The KP involves selecting, from a list of items, a subset of these, with the goal of maximazing the total profit while respecting a capacity constraint. One possible interpretation of the problem is the preparation of a mountaineer's backpack for a mountain hike: among the numerous desired items, each characterized by a weight that increases the backpack load once the item is chosen, and by a benefit or profit that measures the utility or comfort provided by the item when carried. For obvious reasons, the mountaineer wants to limit the total weight of his backpack and therefore sets the maximum load with the capacity value. At the same time, he wants to maximize the benefit provided by the selected items.
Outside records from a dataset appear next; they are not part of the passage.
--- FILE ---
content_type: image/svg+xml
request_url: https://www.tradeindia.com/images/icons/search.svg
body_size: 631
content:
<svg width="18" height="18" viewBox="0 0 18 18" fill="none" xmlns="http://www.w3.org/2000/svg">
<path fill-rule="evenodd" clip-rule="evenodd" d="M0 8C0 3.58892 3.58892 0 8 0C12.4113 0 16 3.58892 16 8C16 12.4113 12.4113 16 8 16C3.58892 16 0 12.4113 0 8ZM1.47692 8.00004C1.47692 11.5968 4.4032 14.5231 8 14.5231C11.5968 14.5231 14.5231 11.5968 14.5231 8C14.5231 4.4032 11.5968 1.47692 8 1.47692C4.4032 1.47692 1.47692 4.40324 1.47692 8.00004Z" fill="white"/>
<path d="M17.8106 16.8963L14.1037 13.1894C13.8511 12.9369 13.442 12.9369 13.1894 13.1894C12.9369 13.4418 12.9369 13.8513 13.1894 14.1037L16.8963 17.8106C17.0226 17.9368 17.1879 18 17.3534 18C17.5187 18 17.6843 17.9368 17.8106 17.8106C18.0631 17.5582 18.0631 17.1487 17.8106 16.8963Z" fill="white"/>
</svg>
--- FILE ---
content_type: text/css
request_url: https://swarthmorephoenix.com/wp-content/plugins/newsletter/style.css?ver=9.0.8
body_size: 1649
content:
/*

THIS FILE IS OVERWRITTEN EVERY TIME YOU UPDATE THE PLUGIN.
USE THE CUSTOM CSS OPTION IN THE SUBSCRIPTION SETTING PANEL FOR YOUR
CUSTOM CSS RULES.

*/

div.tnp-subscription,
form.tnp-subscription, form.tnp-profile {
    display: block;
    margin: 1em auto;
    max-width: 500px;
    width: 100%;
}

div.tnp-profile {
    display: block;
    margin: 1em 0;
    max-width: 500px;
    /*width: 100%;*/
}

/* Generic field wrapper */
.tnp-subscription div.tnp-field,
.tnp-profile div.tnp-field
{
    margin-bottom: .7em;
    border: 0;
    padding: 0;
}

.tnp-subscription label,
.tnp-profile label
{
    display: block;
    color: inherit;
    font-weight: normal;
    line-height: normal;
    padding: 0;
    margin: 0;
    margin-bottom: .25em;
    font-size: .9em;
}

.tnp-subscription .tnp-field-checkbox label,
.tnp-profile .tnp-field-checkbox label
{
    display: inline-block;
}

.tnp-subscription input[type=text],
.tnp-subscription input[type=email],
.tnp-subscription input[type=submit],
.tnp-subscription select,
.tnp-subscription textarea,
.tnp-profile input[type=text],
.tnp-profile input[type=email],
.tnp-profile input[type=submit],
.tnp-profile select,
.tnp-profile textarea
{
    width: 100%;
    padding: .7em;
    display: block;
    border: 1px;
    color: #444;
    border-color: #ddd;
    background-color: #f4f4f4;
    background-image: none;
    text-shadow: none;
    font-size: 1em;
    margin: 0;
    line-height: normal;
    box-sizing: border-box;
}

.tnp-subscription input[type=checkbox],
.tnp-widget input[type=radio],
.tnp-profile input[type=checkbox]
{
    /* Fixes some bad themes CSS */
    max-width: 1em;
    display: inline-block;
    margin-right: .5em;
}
In this project, we address this NP-hard challenge by implementing the Quantum Approximate Optimization Algorithm (QAOA). The objective is to explore the potential benefits of this quantum optimization approach compared to state-of-the-art classical algorithms. Furthermore, we use Tensor Network (TN) methods implemented in qmatchatea to simulate larger instances of the KP, enabling us to evaluate the performance of QAOA on larger problems.

Mentor: Marco Tesoro

Tasks

  1. Implement a brute-force algorithm to solve small instances of the KP and gain insight into its limitations;
  2. Understand how to map a constrained optimization problem into a Quadratic Unconstrained Binary Optimization (QUBO) form
  3. Understand the equivalence between QUBO and a classical Ising model with long-range random interactions
  4. Implement the mapping from the QUBO reformulation of the KP onto a quantum many-body Hamiltonian
  5. Implement the QAOA using the Qiskit quantum software
  6. Apply QAOA to determine the ground state and explore the quality of the encoded KP solution in different circuit parameter regimes
  7. Leverage qmatchatea and HPC resources to address larger instances of the KP
  8. Compare QAOA solutions with classical approaches, using the exact brute-force algorithm for smaller instances and the the CPLEX BILP classical solver for larger instances;
  9. Optional: investigate how to improve the QAOA circuit variational parameters initialization;
  10. Optional: explore variants and improvements of QAOA.

Materials

  • The mathematical formulation of the KP as a QUBO problem and the process of mapping its solutions into the ground-state search of a many-body Hamiltonian can be found in kp_qubo_guide.pdf;
  • Qiskit tutorial on QAOA can be found here and here;
  • The latest version (1.1.x) of quantum matcha TEA can be installed with pip install qmatchatea or directly downloaded from the gitlab repository.
  • We provide three sets of hard KP instances in the kp_instances folder, categorized by size: small, medium, and large. Use the small instances set to test the brute-force approach and verify your QAOA implementation. For scaling QAOA with quantum matcha TEA, use the medium and the large folders. Every subfolder contains 24 instances at fixed size and varying profits, weights and capacity. The first line of this file represents the number of items, $n$. Each of the $n$ following lines describe an item and contains $3$ integers: the id of the item starting from $0$, the profit of the item and its weight. The last line contains an integer describing the knapsack capacity $\mathcal{C}$;
  • To compare the results of brute-force and quantum (exact, QAOA, matcha TEA) approaches with a state-of-the-art classical solver, we provide a Jupyter Notebook. This notebook includes a cell for loading a KP instance from the instances folder, and another cell that implements the entire workflow for using the CPLEX solver provided by Qiskit;
  • Finally, the file requirements.txt can be used to install the necessary Python packages along with their corresponding compatible versions for the project. To install the packages run pip3 install -r requirements.txt.